投開票まであと11日 アメリカ大統領選レポート

2020年10月21日Slow News Report


 今すぐ聴く 


速水:大統領選投開票まであと11日ということで、今日は現地アメリカでこの選挙戦の取材を続けるジャーナリスト、横田増生さんのリポートです。横田さんといえばユニクロへの1年間にわたる潜入ルポ、そしてアマゾンへの潜入ルポもありましたが、去年からはミシガン州で大統領選の取材をしています。まずは最近の大統領選の状況はいかがでしょうか。

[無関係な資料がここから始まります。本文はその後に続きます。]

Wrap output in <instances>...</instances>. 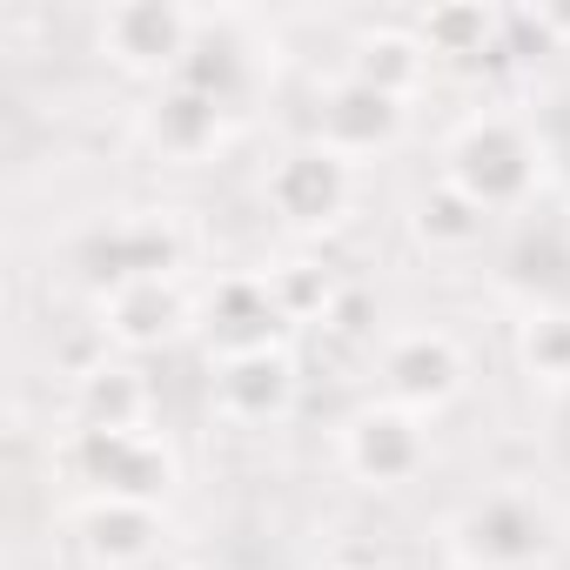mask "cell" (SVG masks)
Wrapping results in <instances>:
<instances>
[{
  "label": "cell",
  "mask_w": 570,
  "mask_h": 570,
  "mask_svg": "<svg viewBox=\"0 0 570 570\" xmlns=\"http://www.w3.org/2000/svg\"><path fill=\"white\" fill-rule=\"evenodd\" d=\"M141 141L161 161H181V168L208 161L228 141V108L208 101V95H195V88H181V81H161L148 95V108H141Z\"/></svg>",
  "instance_id": "obj_13"
},
{
  "label": "cell",
  "mask_w": 570,
  "mask_h": 570,
  "mask_svg": "<svg viewBox=\"0 0 570 570\" xmlns=\"http://www.w3.org/2000/svg\"><path fill=\"white\" fill-rule=\"evenodd\" d=\"M296 356L289 350H255V356H228L215 363V410L228 423H282L296 410Z\"/></svg>",
  "instance_id": "obj_14"
},
{
  "label": "cell",
  "mask_w": 570,
  "mask_h": 570,
  "mask_svg": "<svg viewBox=\"0 0 570 570\" xmlns=\"http://www.w3.org/2000/svg\"><path fill=\"white\" fill-rule=\"evenodd\" d=\"M181 570H208V563H181Z\"/></svg>",
  "instance_id": "obj_24"
},
{
  "label": "cell",
  "mask_w": 570,
  "mask_h": 570,
  "mask_svg": "<svg viewBox=\"0 0 570 570\" xmlns=\"http://www.w3.org/2000/svg\"><path fill=\"white\" fill-rule=\"evenodd\" d=\"M483 222H490V215H483L456 181H443V175L410 195V242L430 248V255H463V248H476V242H483Z\"/></svg>",
  "instance_id": "obj_19"
},
{
  "label": "cell",
  "mask_w": 570,
  "mask_h": 570,
  "mask_svg": "<svg viewBox=\"0 0 570 570\" xmlns=\"http://www.w3.org/2000/svg\"><path fill=\"white\" fill-rule=\"evenodd\" d=\"M262 208L289 228V235H330L356 208V161H343L316 135L309 141H289V148L268 161V175H262Z\"/></svg>",
  "instance_id": "obj_2"
},
{
  "label": "cell",
  "mask_w": 570,
  "mask_h": 570,
  "mask_svg": "<svg viewBox=\"0 0 570 570\" xmlns=\"http://www.w3.org/2000/svg\"><path fill=\"white\" fill-rule=\"evenodd\" d=\"M75 537L81 557L95 570H141L161 543H168V517L161 503H128V497H88L75 510Z\"/></svg>",
  "instance_id": "obj_12"
},
{
  "label": "cell",
  "mask_w": 570,
  "mask_h": 570,
  "mask_svg": "<svg viewBox=\"0 0 570 570\" xmlns=\"http://www.w3.org/2000/svg\"><path fill=\"white\" fill-rule=\"evenodd\" d=\"M188 330H202V303H188L181 275L101 289V343H115V350H128V356L168 350V343H181Z\"/></svg>",
  "instance_id": "obj_10"
},
{
  "label": "cell",
  "mask_w": 570,
  "mask_h": 570,
  "mask_svg": "<svg viewBox=\"0 0 570 570\" xmlns=\"http://www.w3.org/2000/svg\"><path fill=\"white\" fill-rule=\"evenodd\" d=\"M175 81H181V88H195V95H208V101H222V108H235V101L248 95V81H255L248 41L235 35V21H208V14H202L195 48H188V61H181V75H175Z\"/></svg>",
  "instance_id": "obj_18"
},
{
  "label": "cell",
  "mask_w": 570,
  "mask_h": 570,
  "mask_svg": "<svg viewBox=\"0 0 570 570\" xmlns=\"http://www.w3.org/2000/svg\"><path fill=\"white\" fill-rule=\"evenodd\" d=\"M336 456H343V470H350L363 490H403V483H416L423 463H430V430H423L416 410H403V403L383 396V403L350 410V423H343V436H336Z\"/></svg>",
  "instance_id": "obj_5"
},
{
  "label": "cell",
  "mask_w": 570,
  "mask_h": 570,
  "mask_svg": "<svg viewBox=\"0 0 570 570\" xmlns=\"http://www.w3.org/2000/svg\"><path fill=\"white\" fill-rule=\"evenodd\" d=\"M81 262L95 268L101 289H121V282H161V275L188 268V228L168 208H141V215H121V222L95 228Z\"/></svg>",
  "instance_id": "obj_8"
},
{
  "label": "cell",
  "mask_w": 570,
  "mask_h": 570,
  "mask_svg": "<svg viewBox=\"0 0 570 570\" xmlns=\"http://www.w3.org/2000/svg\"><path fill=\"white\" fill-rule=\"evenodd\" d=\"M155 390L135 363H95L88 376H75V430H148Z\"/></svg>",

バイデン候補が支持者を集めることを控える一方トランプ陣営は

横田:直近ですと、トランプ大統領は10月17日にミシガン州の西部で支援者集会をしました。だいたい2000人くらい集まりました。小さな空港の中に席を作って、ぎゅうぎゅうづめで動けないくらい人が入っていましたね。

速水:横田さんはなぜミシガン州で取材をしているんでしょうか。

横田:去年12月、民主党の予備選挙が始まる前から取材をしているんですけれども、ミシガンで取材をすることにした理由は、2016年の大統領選挙の際に激戦州の一つで、トランプが0.2ポイントという僅差でヒラリー・クリントンに勝った州であるということで、そこから2020年を見てみるのは面白いかなと思ったからです。

速水:12月に渡米されたということは、その直後1~2月から今のコロナ禍になって、なかなか思うように取材が出来なくなってしまったのではないですか。

横田:そうですね。3月にトランプ大統領が緊急宣言を出して以降はなかなか動きづらく、民主党党大会や共和党党大会なんかも全部マスコミはシャットダウンという中で通常の取材が出来なかったなという感じはあります。ですが、そのぶん各々のジャーナリストがテーマを見つけて取材していかなければならなくたったので、元々僕はそういうのは嫌いじゃないし、かえって良かったのかなという気もしております。

速水:なるほど。一方のバイデン陣営の集会もミシガンで最近行われて、取材されているんですよね。

横田:バイデンは10月1日にミシガン州グランドラピッズという場所に来ました。バイデンは集会の場所を初めからは明かさないんですね。明かすと支持者やマスコミが集まってしまいます。だから特定のマスコミだけを連れてバイデンは選挙活動をして歩いています。この前のドライブ・イン・ラリーとかはだいぶ特別な例で、基本的に支持者には開放せずにマスコミだけに開放して、それを流すことによって選挙活動をしています。トランプみたいに支持者をびっちり集めるということを一番最後にバイデンがやったのは、3月の、これもたまたまミシガン州なんですが、予備選挙の日が最後だったと思いますね。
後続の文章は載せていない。